* _Problem details_
Please reproduce every row below, substituting "gray wall cabinet" for "gray upper cabinet" and leaving everything else untouched.

%%

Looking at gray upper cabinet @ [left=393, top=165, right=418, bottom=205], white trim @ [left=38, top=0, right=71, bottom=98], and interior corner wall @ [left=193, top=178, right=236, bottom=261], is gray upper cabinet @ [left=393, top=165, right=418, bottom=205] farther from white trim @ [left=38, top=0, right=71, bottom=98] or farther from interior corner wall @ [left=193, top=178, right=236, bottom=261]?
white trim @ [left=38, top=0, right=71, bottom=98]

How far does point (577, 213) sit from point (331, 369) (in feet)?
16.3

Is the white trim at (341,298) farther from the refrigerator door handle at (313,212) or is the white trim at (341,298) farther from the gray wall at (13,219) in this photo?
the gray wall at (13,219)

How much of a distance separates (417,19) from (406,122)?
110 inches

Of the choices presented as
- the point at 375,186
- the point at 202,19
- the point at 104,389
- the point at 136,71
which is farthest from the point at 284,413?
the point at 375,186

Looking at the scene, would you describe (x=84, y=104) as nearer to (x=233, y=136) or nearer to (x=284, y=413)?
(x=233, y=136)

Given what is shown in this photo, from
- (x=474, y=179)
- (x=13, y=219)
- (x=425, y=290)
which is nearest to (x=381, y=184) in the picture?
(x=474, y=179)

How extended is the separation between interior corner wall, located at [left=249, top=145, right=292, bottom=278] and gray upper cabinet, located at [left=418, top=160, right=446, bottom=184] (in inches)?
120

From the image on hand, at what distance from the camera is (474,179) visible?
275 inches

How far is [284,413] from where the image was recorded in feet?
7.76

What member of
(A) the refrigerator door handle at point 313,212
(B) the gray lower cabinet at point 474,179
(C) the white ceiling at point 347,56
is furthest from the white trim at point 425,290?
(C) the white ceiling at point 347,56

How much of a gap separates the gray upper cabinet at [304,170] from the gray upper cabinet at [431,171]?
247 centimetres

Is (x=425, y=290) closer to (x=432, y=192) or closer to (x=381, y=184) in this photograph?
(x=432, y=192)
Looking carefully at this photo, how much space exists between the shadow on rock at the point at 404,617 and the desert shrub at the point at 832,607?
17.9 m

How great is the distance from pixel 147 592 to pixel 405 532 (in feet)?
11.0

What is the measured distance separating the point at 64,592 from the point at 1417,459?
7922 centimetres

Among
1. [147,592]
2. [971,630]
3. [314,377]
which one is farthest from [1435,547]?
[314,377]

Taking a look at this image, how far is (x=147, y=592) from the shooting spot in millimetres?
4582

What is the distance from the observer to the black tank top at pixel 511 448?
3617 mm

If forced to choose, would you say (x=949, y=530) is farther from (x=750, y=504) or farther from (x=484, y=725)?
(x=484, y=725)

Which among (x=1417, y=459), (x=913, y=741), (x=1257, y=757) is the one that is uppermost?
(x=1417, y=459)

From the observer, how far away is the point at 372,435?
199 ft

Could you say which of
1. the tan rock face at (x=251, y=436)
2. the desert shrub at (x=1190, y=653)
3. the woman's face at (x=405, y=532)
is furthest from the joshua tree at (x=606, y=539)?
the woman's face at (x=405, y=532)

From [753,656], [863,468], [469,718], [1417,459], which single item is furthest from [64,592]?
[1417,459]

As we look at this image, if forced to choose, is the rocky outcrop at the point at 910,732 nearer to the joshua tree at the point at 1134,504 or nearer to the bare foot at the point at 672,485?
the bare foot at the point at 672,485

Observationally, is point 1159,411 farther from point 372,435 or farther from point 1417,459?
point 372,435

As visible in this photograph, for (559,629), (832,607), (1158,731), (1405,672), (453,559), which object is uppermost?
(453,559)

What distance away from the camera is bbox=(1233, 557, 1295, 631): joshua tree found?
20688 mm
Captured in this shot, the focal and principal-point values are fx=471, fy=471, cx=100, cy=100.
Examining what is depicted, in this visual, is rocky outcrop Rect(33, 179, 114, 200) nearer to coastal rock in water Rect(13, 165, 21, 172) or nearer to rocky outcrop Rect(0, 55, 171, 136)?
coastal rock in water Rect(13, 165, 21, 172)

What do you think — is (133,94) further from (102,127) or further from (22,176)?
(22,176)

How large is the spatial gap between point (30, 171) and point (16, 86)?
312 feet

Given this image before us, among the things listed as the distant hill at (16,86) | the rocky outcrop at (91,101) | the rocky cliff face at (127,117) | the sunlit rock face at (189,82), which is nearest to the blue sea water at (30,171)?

%%

* _Task answer_
Looking at gray wall cabinet @ [left=393, top=165, right=418, bottom=205], white trim @ [left=38, top=0, right=71, bottom=98], and interior corner wall @ [left=193, top=178, right=236, bottom=261], is gray wall cabinet @ [left=393, top=165, right=418, bottom=205] farther from white trim @ [left=38, top=0, right=71, bottom=98] or farther from interior corner wall @ [left=193, top=178, right=236, bottom=261]?
white trim @ [left=38, top=0, right=71, bottom=98]

How far does point (577, 213) sit from point (331, 369) (in feet)?
16.3

Is the white trim at (341,298) farther from the refrigerator door handle at (313,212) or is the white trim at (341,298) farther from the gray wall at (13,219) in this photo?
the gray wall at (13,219)

How much of a distance separates (417,19) from (406,122)?
110 inches

Of the choices presented as
- the point at 375,186
- the point at 202,19
- the point at 104,389
- the point at 136,71
which is farthest from the point at 284,413?
the point at 375,186

Looking at the scene, would you describe (x=84, y=104) as nearer to (x=233, y=136) or nearer to (x=284, y=413)?
(x=233, y=136)

Given what is shown in this photo, from
- (x=474, y=179)
- (x=13, y=219)
- (x=425, y=290)
which is nearest to (x=381, y=184) in the picture?
(x=474, y=179)

How extended is the separation between interior corner wall, located at [left=249, top=145, right=292, bottom=278] and gray wall cabinet, located at [left=418, top=160, right=446, bottom=184] (in inches)?
120

From the image on hand, at what distance from the camera is (474,179) visible?
275 inches

How far is [284,413] from where the image was recorded in feet?
7.76

What member of
(A) the refrigerator door handle at point 313,212
(B) the gray lower cabinet at point 474,179
(C) the white ceiling at point 347,56
is furthest from the white trim at point 425,290?
(C) the white ceiling at point 347,56

How much of a gap separates the gray wall cabinet at [304,170] from the gray wall cabinet at [431,171]?
247 centimetres

Is (x=425, y=290) closer to (x=432, y=192) or closer to (x=381, y=184) in this photograph?
(x=432, y=192)
Looking carefully at this photo, how much space exists between the shadow on rock at the point at 404,617 and the desert shrub at the point at 832,607?
17.9 m

How great is the distance from pixel 147 592 to pixel 405 532 (in feet)?
11.0

What is the measured distance separating the point at 64,592 from the point at 1417,459?
7922 centimetres

Among
1. [147,592]
2. [971,630]
3. [314,377]
which one is farthest from [1435,547]?
[314,377]

Taking a look at this image, how far is (x=147, y=592) from the shooting spot in millimetres?
4582

What is the distance from the observer to the black tank top at pixel 511 448?
3617 mm

If forced to choose, would you say (x=949, y=530) is farther from (x=750, y=504) or farther from (x=484, y=725)?
(x=484, y=725)

Which among (x=1417, y=459), (x=913, y=741), (x=1257, y=757) is the one that is uppermost?
(x=1417, y=459)

From the observer, how far away is the point at 372,435?
199 ft

Could you say which of
1. the tan rock face at (x=251, y=436)
2. the desert shrub at (x=1190, y=653)
3. the woman's face at (x=405, y=532)
is furthest from the joshua tree at (x=606, y=539)?
the woman's face at (x=405, y=532)

From [753,656], [863,468], [469,718], [1417,459], which single item is furthest from [64,592]?
[1417,459]

As we look at this image, if forced to choose, is the rocky outcrop at the point at 910,732 nearer to the joshua tree at the point at 1134,504 or nearer to the bare foot at the point at 672,485?
the bare foot at the point at 672,485

Observationally, is point 1159,411 farther from point 372,435 or farther from point 1417,459?
point 372,435

As visible in this photograph, for (559,629), (832,607), (1158,731), (1405,672), (453,559), which object is uppermost?
(453,559)

What distance away from the camera is bbox=(1233, 557, 1295, 631): joshua tree found?
20688 mm
Captured in this shot, the focal and principal-point values are fx=471, fy=471, cx=100, cy=100.
Examining what is depicted, in this visual, is rocky outcrop Rect(33, 179, 114, 200) nearer to coastal rock in water Rect(13, 165, 21, 172) or nearer to rocky outcrop Rect(0, 55, 171, 136)?
coastal rock in water Rect(13, 165, 21, 172)

What do you think — is (133,94) further from (102,127) or further from (22,176)?
(22,176)

How large is the spatial gap between point (30, 171) and point (16, 86)?
312 feet

Given this image before us, among the things listed as the distant hill at (16,86) | the rocky outcrop at (91,101) | the rocky cliff face at (127,117) | the sunlit rock face at (189,82), which is nearest to the blue sea water at (30,171)?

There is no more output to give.